### Given records:
—————
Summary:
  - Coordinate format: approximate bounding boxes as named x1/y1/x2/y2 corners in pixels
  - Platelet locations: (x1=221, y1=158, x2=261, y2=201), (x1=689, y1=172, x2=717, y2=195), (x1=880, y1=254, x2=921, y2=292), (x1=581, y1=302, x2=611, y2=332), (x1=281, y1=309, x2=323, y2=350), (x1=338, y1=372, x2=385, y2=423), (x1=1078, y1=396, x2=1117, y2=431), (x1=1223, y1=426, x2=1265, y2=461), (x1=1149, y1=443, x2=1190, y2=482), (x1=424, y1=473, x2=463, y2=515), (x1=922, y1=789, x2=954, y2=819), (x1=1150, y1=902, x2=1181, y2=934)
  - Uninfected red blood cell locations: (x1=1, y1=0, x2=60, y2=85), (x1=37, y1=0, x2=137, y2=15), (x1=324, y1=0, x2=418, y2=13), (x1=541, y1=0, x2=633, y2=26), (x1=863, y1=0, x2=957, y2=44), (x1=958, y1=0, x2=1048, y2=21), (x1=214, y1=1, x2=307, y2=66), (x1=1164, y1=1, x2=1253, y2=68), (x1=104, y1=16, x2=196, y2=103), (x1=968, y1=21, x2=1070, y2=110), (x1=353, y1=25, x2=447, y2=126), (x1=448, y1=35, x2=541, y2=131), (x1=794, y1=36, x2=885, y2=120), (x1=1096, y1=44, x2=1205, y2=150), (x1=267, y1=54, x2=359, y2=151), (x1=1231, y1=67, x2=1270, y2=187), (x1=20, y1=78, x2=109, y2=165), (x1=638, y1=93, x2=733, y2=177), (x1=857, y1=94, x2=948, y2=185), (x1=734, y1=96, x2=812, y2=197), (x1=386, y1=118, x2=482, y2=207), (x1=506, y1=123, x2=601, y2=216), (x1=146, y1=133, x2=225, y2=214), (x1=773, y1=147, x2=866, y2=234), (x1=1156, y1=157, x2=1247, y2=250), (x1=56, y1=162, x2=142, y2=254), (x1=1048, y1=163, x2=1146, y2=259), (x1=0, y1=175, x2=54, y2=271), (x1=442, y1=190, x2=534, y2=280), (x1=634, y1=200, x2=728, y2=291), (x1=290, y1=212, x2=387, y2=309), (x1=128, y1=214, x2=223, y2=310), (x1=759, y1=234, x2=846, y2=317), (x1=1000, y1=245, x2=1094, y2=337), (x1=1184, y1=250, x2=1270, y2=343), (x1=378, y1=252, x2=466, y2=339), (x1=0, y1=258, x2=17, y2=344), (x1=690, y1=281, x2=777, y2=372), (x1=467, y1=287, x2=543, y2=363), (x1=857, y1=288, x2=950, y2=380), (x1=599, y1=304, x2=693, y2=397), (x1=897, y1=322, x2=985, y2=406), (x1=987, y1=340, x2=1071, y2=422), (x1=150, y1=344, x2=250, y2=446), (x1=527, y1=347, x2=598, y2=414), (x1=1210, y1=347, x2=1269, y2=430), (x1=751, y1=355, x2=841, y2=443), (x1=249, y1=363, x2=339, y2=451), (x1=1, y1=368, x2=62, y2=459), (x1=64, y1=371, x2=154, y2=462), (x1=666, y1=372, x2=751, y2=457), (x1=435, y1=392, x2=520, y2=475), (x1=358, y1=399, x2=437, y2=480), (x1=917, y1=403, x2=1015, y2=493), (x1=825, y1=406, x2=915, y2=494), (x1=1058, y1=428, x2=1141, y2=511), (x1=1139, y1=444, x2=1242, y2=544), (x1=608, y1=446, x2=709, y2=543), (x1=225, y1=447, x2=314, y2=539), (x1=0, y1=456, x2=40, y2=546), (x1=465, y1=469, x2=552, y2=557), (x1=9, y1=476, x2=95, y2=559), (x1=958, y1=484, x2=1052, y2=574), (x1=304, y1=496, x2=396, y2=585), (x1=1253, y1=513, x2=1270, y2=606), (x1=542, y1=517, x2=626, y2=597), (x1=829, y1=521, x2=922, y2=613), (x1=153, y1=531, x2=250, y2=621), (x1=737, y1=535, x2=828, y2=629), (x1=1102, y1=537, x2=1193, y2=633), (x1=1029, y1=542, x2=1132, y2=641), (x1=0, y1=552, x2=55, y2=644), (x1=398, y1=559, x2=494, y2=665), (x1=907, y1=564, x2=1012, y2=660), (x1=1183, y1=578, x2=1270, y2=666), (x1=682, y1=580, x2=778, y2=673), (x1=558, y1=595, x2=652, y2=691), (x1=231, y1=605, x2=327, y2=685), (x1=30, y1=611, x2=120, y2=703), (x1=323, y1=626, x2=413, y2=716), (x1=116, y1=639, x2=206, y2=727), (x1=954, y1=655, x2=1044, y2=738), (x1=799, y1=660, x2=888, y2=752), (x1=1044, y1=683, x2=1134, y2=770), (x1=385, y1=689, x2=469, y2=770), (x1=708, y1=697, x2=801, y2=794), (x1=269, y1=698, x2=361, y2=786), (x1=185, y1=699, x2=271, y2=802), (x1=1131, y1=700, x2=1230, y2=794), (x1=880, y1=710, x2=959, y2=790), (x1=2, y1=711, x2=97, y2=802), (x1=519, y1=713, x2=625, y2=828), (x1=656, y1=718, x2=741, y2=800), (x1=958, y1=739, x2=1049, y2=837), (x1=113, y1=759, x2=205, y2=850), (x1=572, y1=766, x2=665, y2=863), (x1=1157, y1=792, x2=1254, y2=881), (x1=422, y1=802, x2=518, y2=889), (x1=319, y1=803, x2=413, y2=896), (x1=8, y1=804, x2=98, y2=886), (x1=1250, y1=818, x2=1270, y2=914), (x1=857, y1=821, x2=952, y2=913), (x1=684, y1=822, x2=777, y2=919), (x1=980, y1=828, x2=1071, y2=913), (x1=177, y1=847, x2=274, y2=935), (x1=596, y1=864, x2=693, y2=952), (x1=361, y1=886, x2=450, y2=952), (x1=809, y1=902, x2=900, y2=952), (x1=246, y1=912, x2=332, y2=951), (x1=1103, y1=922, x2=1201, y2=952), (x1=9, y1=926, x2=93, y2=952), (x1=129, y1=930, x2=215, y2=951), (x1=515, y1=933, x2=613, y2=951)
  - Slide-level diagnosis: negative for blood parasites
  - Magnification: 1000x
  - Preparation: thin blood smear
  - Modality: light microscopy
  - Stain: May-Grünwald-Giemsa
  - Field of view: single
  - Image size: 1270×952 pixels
—————
Send back all the records above word for word.

Summary:
  - Coordinate format: approximate bounding boxes as named x1/y1/x2/y2 corners in pixels
  - Platelet locations: (x1=221, y1=158, x2=261, y2=201), (x1=689, y1=172, x2=717, y2=195), (x1=880, y1=254, x2=921, y2=292), (x1=581, y1=302, x2=611, y2=332), (x1=281, y1=309, x2=323, y2=350), (x1=338, y1=372, x2=385, y2=423), (x1=1078, y1=396, x2=1117, y2=431), (x1=1223, y1=426, x2=1265, y2=461), (x1=1149, y1=443, x2=1190, y2=482), (x1=424, y1=473, x2=463, y2=515), (x1=922, y1=789, x2=954, y2=819), (x1=1150, y1=902, x2=1181, y2=934)
  - Uninfected red blood cell locations: (x1=1, y1=0, x2=60, y2=85), (x1=37, y1=0, x2=137, y2=15), (x1=324, y1=0, x2=418, y2=13), (x1=541, y1=0, x2=633, y2=26), (x1=863, y1=0, x2=957, y2=44), (x1=958, y1=0, x2=1048, y2=21), (x1=214, y1=1, x2=307, y2=66), (x1=1164, y1=1, x2=1253, y2=68), (x1=104, y1=16, x2=196, y2=103), (x1=968, y1=21, x2=1070, y2=110), (x1=353, y1=25, x2=447, y2=126), (x1=448, y1=35, x2=541, y2=131), (x1=794, y1=36, x2=885, y2=120), (x1=1096, y1=44, x2=1205, y2=150), (x1=267, y1=54, x2=359, y2=151), (x1=1231, y1=67, x2=1270, y2=187), (x1=20, y1=78, x2=109, y2=165), (x1=638, y1=93, x2=733, y2=177), (x1=857, y1=94, x2=948, y2=185), (x1=734, y1=96, x2=812, y2=197), (x1=386, y1=118, x2=482, y2=207), (x1=506, y1=123, x2=601, y2=216), (x1=146, y1=133, x2=225, y2=214), (x1=773, y1=147, x2=866, y2=234), (x1=1156, y1=157, x2=1247, y2=250), (x1=56, y1=162, x2=142, y2=254), (x1=1048, y1=163, x2=1146, y2=259), (x1=0, y1=175, x2=54, y2=271), (x1=442, y1=190, x2=534, y2=280), (x1=634, y1=200, x2=728, y2=291), (x1=290, y1=212, x2=387, y2=309), (x1=128, y1=214, x2=223, y2=310), (x1=759, y1=234, x2=846, y2=317), (x1=1000, y1=245, x2=1094, y2=337), (x1=1184, y1=250, x2=1270, y2=343), (x1=378, y1=252, x2=466, y2=339), (x1=0, y1=258, x2=17, y2=344), (x1=690, y1=281, x2=777, y2=372), (x1=467, y1=287, x2=543, y2=363), (x1=857, y1=288, x2=950, y2=380), (x1=599, y1=304, x2=693, y2=397), (x1=897, y1=322, x2=985, y2=406), (x1=987, y1=340, x2=1071, y2=422), (x1=150, y1=344, x2=250, y2=446), (x1=527, y1=347, x2=598, y2=414), (x1=1210, y1=347, x2=1269, y2=430), (x1=751, y1=355, x2=841, y2=443), (x1=249, y1=363, x2=339, y2=451), (x1=1, y1=368, x2=62, y2=459), (x1=64, y1=371, x2=154, y2=462), (x1=666, y1=372, x2=751, y2=457), (x1=435, y1=392, x2=520, y2=475), (x1=358, y1=399, x2=437, y2=480), (x1=917, y1=403, x2=1015, y2=493), (x1=825, y1=406, x2=915, y2=494), (x1=1058, y1=428, x2=1141, y2=511), (x1=1139, y1=444, x2=1242, y2=544), (x1=608, y1=446, x2=709, y2=543), (x1=225, y1=447, x2=314, y2=539), (x1=0, y1=456, x2=40, y2=546), (x1=465, y1=469, x2=552, y2=557), (x1=9, y1=476, x2=95, y2=559), (x1=958, y1=484, x2=1052, y2=574), (x1=304, y1=496, x2=396, y2=585), (x1=1253, y1=513, x2=1270, y2=606), (x1=542, y1=517, x2=626, y2=597), (x1=829, y1=521, x2=922, y2=613), (x1=153, y1=531, x2=250, y2=621), (x1=737, y1=535, x2=828, y2=629), (x1=1102, y1=537, x2=1193, y2=633), (x1=1029, y1=542, x2=1132, y2=641), (x1=0, y1=552, x2=55, y2=644), (x1=398, y1=559, x2=494, y2=665), (x1=907, y1=564, x2=1012, y2=660), (x1=1183, y1=578, x2=1270, y2=666), (x1=682, y1=580, x2=778, y2=673), (x1=558, y1=595, x2=652, y2=691), (x1=231, y1=605, x2=327, y2=685), (x1=30, y1=611, x2=120, y2=703), (x1=323, y1=626, x2=413, y2=716), (x1=116, y1=639, x2=206, y2=727), (x1=954, y1=655, x2=1044, y2=738), (x1=799, y1=660, x2=888, y2=752), (x1=1044, y1=683, x2=1134, y2=770), (x1=385, y1=689, x2=469, y2=770), (x1=708, y1=697, x2=801, y2=794), (x1=269, y1=698, x2=361, y2=786), (x1=185, y1=699, x2=271, y2=802), (x1=1131, y1=700, x2=1230, y2=794), (x1=880, y1=710, x2=959, y2=790), (x1=2, y1=711, x2=97, y2=802), (x1=519, y1=713, x2=625, y2=828), (x1=656, y1=718, x2=741, y2=800), (x1=958, y1=739, x2=1049, y2=837), (x1=113, y1=759, x2=205, y2=850), (x1=572, y1=766, x2=665, y2=863), (x1=1157, y1=792, x2=1254, y2=881), (x1=422, y1=802, x2=518, y2=889), (x1=319, y1=803, x2=413, y2=896), (x1=8, y1=804, x2=98, y2=886), (x1=1250, y1=818, x2=1270, y2=914), (x1=857, y1=821, x2=952, y2=913), (x1=684, y1=822, x2=777, y2=919), (x1=980, y1=828, x2=1071, y2=913), (x1=177, y1=847, x2=274, y2=935), (x1=596, y1=864, x2=693, y2=952), (x1=361, y1=886, x2=450, y2=952), (x1=809, y1=902, x2=900, y2=952), (x1=246, y1=912, x2=332, y2=951), (x1=1103, y1=922, x2=1201, y2=952), (x1=9, y1=926, x2=93, y2=952), (x1=129, y1=930, x2=215, y2=951), (x1=515, y1=933, x2=613, y2=951)
  - Slide-level diagnosis: negative for blood parasites
  - Magnification: 1000x
  - Preparation: thin blood smear
  - Modality: light microscopy
  - Stain: May-Grünwald-Giemsa
  - Field of view: single
  - Image size: 1270×952 pixels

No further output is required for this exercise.